Score	Attr1	Attr2	Attr3	Attr4	Total
0.3	3	182	32	0	217
0.4	0	26	0	26	52
0.6	5	3	8	0	16
0.9	2	2	2	0	6
1	1	1	1	1	4
Total	11	214	43	27	295

mansour_ib_sas · Posted 12-21-2018 04:58 AM

Hello,

I propose this solution:

data companies;
 length ID $ 3;
 input ID $ score1 attribute1 attribute2 attribute3;
 datalines;
001 0.3 1 0 1
002 0.5 0 1 1
003 0.3 1 1 1
001 0.3 1 0 1
003 0.3 1 1 1
;
run;


PROC SQL;
 CREATE TABLE Summary AS 
 SELECT DISTINCT put (score1,5.) as score1, 
 (COUNT(attribute1)) AS attribute1, 
 (COUNT(attribute2)) AS attribute2, 
 (COUNT(attribute3)) AS attribute3, 
 (COUNT(DISTINCT(ID))) AS Total
 FROM COMPANIES
 GROUP BY score1;
QUIT;

proc report data =summary out=summary1(drop=_BREAK_) noprint  ;
columns  score1 attribute1 attribute2 attribute3 total;
define score1/DISPLAY;
define attribute1 /analysis sum;
define attribute2 /analysis sum;
define attribute3 /analysis sum;
define total /analysis sum;

 rbreak after / summarize ;
 compute after;
 score1='TOTAL';
 endcomp;
 run;

ballardw · Posted 12-21-2018 11:28 AM

@SarahDew wrote:

Sample data:
data companies;
 length ID $ 3;
 input ID $ score1 attribute1 attribute2 attribute3;
 datalines;
001 0.3 1 0 1
002 0.5 0 1 1
003 0.3 1 1 1
001 0.3 1 0 1
003 0.3 1 1 1
;
I would like to produce a table giving me the total of companies with a certain score that have attribute 1, 2 or 3. And the total of companies with a certain attribute. It should look something like what I get with this query:
PROC SQL;
 CREATE TABLE Summary AS 
 SELECT DISTINCT score1, 
 (COUNT(attribute1)) AS attribute1, 
 (COUNT(attribute2)) AS attribute2, 
 (COUNT(attribute3)) AS attribute3, 
 (COUNT(DISTINCT(ID))) AS Total
 FROM COMPANIES
 GROUP BY score1;
QUIT;
But then with only counting the 1-values for attributes, and only counting this for distinct companies, and adding a total row at the bottom. Below the result I want (from the whole dataset), made by hand.

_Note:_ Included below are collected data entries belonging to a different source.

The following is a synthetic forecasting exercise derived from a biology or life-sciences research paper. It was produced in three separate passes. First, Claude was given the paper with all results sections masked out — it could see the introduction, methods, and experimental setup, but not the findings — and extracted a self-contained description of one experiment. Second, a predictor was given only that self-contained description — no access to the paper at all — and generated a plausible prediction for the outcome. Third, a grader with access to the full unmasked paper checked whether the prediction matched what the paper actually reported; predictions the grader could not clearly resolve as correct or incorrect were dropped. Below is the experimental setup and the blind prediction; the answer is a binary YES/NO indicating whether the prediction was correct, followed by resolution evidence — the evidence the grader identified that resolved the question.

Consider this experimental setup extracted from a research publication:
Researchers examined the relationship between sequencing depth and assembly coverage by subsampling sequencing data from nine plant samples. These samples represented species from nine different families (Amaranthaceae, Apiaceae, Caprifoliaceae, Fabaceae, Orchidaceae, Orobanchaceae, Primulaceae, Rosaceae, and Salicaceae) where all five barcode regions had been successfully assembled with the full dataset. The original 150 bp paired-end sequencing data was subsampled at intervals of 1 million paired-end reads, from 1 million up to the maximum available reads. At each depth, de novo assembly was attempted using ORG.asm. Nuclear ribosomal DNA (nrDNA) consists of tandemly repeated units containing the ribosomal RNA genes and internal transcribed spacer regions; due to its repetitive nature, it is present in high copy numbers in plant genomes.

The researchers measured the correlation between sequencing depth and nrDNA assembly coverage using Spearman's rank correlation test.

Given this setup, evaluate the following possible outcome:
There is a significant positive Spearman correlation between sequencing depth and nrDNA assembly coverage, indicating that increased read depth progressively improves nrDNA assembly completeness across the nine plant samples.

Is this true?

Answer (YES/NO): YES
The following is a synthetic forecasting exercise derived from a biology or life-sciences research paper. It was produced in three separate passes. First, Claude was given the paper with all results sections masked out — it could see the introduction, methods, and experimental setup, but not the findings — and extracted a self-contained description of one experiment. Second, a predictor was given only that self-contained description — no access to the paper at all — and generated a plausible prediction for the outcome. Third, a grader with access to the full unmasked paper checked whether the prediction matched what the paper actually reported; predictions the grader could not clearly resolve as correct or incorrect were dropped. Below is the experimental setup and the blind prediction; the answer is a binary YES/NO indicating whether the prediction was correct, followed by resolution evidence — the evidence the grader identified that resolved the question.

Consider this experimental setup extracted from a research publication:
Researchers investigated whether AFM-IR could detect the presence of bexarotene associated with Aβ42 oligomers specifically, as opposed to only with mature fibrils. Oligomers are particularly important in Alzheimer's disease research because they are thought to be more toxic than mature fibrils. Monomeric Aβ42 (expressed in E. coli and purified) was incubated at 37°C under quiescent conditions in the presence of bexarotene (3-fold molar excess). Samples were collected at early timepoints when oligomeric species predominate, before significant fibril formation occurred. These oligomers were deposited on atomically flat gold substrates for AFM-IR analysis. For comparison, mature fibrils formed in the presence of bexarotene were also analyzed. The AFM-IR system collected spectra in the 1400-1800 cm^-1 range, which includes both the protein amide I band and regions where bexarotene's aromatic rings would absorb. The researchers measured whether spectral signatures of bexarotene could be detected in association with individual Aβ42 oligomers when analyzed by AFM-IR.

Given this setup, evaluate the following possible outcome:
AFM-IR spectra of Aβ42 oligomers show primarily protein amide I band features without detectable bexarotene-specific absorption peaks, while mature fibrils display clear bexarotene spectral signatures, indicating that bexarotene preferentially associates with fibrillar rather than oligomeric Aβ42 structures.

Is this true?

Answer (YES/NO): NO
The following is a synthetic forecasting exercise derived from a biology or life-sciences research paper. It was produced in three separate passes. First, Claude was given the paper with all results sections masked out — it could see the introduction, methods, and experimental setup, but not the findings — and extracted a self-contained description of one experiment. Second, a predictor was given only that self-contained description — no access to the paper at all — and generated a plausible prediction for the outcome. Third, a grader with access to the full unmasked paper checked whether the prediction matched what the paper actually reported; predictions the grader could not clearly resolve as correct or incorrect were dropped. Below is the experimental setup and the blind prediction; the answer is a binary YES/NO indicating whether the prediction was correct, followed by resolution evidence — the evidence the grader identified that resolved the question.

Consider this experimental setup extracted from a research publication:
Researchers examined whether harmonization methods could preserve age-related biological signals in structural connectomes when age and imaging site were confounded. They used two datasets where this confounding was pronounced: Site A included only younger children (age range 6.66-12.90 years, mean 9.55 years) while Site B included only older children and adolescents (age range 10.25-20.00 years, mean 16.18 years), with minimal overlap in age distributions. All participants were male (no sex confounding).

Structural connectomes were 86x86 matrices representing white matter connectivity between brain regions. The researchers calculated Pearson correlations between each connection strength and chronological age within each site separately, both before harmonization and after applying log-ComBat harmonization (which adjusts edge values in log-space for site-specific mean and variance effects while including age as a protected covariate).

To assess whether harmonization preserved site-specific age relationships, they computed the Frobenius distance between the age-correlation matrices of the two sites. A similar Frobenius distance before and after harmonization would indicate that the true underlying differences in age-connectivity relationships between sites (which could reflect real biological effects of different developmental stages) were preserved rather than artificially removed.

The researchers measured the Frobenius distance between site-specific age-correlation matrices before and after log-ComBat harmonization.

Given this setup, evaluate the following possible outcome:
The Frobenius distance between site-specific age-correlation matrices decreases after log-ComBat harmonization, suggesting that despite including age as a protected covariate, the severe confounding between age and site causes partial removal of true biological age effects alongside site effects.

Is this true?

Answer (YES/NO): YES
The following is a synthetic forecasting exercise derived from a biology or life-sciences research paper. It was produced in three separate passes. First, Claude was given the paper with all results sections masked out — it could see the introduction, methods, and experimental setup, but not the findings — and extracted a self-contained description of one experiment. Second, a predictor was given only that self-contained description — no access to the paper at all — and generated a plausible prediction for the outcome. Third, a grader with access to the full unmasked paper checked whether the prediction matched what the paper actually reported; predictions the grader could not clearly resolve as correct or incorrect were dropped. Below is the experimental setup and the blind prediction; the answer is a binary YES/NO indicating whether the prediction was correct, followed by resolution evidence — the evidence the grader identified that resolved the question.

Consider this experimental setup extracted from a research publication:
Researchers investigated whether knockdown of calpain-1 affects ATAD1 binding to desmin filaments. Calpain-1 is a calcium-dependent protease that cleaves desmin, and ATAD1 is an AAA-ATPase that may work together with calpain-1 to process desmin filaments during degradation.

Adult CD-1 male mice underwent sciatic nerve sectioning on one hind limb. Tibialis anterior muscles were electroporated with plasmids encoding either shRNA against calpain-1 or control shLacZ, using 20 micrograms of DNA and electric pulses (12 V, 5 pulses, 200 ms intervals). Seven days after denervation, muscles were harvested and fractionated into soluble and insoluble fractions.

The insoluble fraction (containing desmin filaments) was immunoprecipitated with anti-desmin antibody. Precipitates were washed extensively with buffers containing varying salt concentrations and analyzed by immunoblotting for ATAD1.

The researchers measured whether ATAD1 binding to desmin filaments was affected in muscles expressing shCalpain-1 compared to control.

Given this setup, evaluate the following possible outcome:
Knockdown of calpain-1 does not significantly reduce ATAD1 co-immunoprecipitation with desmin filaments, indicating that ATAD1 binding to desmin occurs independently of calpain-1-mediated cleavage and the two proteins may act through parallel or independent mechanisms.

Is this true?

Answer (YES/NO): NO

Score Attr1 Attr2 Attr3 Attr4 Total

0.3 3 182 32 0 217

0.4 0 26 0 26 52

0.6 5 3 8 0 16

0.9 2 2 2 0 6

1 1 1 1 1 4

Total 11 214 43 27 295

Can you show what that result table would look like for the given example data? Since the example only has 5 rows of data it is really hard to see where the result could come from.

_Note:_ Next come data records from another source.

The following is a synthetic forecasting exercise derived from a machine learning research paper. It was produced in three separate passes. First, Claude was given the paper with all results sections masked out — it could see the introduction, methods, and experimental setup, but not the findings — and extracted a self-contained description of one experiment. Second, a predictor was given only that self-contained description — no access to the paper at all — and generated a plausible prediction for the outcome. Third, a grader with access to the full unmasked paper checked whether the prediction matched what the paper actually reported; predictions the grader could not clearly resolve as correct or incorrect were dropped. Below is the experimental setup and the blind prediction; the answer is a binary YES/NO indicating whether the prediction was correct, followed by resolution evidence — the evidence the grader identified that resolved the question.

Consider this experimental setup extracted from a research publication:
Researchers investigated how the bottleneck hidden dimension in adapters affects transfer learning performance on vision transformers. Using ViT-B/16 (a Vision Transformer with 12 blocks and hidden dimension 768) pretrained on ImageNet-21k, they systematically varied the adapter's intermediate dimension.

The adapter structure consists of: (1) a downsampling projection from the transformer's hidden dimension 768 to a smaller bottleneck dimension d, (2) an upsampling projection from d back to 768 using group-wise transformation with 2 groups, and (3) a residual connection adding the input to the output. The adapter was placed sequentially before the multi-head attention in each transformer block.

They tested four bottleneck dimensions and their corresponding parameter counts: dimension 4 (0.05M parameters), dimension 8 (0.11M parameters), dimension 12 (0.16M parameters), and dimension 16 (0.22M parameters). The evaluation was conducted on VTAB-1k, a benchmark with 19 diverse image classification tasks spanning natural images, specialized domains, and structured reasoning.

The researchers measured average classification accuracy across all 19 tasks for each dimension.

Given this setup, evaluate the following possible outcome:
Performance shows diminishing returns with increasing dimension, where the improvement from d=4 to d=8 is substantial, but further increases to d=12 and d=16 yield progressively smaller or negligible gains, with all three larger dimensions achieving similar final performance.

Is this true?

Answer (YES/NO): NO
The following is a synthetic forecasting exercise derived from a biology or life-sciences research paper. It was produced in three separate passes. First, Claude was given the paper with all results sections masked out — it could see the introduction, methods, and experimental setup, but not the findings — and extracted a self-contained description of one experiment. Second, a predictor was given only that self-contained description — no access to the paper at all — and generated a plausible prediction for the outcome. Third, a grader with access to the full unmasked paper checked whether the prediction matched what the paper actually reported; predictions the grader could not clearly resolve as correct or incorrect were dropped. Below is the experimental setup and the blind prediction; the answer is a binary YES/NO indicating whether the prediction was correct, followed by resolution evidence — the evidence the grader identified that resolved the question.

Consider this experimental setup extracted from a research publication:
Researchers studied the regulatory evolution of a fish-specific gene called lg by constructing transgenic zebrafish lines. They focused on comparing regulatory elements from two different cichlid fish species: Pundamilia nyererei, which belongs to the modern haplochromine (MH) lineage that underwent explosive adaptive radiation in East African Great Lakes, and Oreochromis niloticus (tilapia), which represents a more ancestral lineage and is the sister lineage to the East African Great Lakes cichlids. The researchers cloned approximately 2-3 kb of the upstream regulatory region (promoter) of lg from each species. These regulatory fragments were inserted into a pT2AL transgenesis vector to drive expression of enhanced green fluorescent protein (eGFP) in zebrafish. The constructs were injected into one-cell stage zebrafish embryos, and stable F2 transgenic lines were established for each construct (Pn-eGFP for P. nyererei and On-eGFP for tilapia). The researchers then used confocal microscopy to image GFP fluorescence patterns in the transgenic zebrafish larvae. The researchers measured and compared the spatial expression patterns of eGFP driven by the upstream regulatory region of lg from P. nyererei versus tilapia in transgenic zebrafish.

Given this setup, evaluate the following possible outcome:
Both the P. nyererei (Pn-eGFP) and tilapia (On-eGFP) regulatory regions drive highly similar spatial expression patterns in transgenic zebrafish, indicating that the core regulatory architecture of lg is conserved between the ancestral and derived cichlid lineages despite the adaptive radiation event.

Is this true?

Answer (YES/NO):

And what actual role does the ID variable have? Is that a company indicator or something else?

SarahDew · Posted 12-24-2018 07:25 AM

Thanks,

The ID is indeed the company indicator. For the given example the produced table should look like this:

Score	Attr1	Attr2	Attr3	Total
0.3	2	1	2	2
0.5	0	1	1	1
Total	2	2	3	3

mkeintz · Posted 12-24-2018 07:00 PM

For each SCORE1, you want the variable TOTAL to be the number of unique patterns of attribute1-attribute3. And you also want the number of patterns in which each attribute is present.

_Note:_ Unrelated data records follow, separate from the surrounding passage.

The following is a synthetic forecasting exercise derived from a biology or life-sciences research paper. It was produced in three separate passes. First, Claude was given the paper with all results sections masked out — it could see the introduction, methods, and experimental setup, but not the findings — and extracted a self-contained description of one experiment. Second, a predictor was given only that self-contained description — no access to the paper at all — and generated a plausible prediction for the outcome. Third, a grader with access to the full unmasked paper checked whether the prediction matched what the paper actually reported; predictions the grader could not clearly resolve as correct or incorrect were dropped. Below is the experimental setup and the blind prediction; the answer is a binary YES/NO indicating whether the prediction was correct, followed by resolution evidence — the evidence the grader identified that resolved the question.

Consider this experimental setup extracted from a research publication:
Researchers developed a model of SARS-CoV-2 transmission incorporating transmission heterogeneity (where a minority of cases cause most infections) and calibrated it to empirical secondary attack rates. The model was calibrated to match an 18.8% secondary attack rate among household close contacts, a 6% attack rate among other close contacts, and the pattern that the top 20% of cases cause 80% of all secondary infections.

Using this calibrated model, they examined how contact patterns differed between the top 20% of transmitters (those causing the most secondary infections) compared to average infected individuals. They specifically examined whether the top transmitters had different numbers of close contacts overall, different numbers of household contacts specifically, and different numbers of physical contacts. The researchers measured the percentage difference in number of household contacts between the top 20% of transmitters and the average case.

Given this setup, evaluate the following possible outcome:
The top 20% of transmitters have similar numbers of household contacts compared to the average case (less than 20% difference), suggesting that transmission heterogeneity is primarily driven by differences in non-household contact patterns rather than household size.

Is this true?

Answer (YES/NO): NO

So the problem is that you don't want to count the duplicate patterns that may appear within an ID/SCORE1 pair. Now it appears that instances of duplicate patterns appear in consecutive records, within an ID.

data companies;
 length ID $ 3;
 input ID $ score1 attribute1 attribute2 attribute3;
 datalines;
001 0.3 1 0 1
001 0.3 1 0 1
002 0.5 0 1 1
003 0.3 1 1 1
003 0.3 1 1 1
run;

/* Remove duplicates */
data vneed / view=vneed;
  set companies;
  by id score1 attribute1-attribute3  notsorted;
  if first.attribute3;
run;

/* PROC SUMMARY: Sum ATTRIBUTE values for each SCORE1, and also  */
/* use automatic variable _FREQ_ for getting total N of patterns */
proc summary data=vneed;
  class score1;
  vars attribute1-attribute3 ;
  output out=want (drop=_type_ rename=(_freq_=total)) sum= / autoname;
run;

The data set VNEED is a data set VIEW, not a data set FILE on disk. This means the data is not written to disk. In fact, not data is processed until the view VNEED is accessed later in the proc summary. At that point the data is read from companies and streamed directly to the proc summary. This saves disk input/output.
The BY statement ends with NOTSORTED, allowing the data to be grouped by id/score/attribute1-attribute3 pattern even if the patterns are not in sorted order. The "if first.attribute3" dummy tells you when the record-in-hand is the first one for a given id/score1/attribute1/attribute2/attribute3 pattern. Because there is no "THEN" clause, it is a subsetting IF statement, i.e. a filter.
The proc summary (see also its twin proc means)
1. The class statement says to summarize for each score1 value.
2. The VARS statement identifies analysys variables.
3. The output statement says to get the SUM of each analysis variable.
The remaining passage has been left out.